▸ Instructions to follow
Below are records; how many of their lines contain "composition"? Answer with only the number.

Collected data

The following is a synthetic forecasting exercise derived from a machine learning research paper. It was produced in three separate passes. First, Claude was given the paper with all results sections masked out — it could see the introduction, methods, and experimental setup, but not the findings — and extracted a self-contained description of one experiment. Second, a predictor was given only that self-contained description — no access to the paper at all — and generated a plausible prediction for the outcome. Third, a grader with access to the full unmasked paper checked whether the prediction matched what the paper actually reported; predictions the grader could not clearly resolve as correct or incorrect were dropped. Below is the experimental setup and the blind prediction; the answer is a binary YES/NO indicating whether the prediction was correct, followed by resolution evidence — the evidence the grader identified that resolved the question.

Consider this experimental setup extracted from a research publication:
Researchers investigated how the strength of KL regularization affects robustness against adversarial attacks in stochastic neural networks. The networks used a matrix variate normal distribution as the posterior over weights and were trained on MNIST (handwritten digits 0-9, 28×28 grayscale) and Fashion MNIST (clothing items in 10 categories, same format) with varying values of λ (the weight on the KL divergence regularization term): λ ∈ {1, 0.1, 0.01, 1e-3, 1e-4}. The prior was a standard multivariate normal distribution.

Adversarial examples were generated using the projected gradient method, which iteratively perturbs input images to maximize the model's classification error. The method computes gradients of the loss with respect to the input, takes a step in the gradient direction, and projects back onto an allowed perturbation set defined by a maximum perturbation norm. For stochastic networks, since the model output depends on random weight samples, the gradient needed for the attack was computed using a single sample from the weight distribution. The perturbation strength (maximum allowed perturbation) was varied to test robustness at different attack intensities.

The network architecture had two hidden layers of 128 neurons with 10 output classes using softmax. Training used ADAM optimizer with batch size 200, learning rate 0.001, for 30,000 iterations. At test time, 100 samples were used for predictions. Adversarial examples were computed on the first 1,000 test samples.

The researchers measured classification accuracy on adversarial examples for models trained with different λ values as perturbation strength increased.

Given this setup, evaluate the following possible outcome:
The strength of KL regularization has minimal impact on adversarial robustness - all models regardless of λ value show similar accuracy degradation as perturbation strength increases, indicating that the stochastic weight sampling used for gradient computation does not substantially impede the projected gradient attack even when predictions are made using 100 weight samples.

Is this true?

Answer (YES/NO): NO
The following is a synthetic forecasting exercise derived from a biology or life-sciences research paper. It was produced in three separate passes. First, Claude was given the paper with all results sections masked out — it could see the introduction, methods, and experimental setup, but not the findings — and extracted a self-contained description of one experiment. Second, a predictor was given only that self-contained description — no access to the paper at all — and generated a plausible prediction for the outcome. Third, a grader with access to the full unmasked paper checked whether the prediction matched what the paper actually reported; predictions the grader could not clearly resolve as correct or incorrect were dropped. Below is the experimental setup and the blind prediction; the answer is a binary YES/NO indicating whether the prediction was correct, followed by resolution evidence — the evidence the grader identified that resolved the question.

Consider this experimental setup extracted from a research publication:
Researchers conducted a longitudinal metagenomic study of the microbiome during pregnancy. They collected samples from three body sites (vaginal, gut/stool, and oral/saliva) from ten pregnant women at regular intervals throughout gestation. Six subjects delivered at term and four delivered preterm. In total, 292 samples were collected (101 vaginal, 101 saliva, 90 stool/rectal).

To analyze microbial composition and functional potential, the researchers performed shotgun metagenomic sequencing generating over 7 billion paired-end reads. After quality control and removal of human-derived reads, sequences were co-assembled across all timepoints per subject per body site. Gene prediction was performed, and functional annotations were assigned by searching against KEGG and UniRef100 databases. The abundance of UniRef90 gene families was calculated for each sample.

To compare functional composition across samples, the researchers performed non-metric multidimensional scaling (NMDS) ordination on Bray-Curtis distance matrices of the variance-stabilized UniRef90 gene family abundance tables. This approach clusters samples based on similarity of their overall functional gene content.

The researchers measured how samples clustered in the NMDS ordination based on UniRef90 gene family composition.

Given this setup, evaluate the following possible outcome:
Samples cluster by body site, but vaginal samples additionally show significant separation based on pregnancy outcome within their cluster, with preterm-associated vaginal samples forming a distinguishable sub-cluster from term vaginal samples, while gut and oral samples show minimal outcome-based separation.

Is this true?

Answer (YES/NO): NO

▸ Task solution
3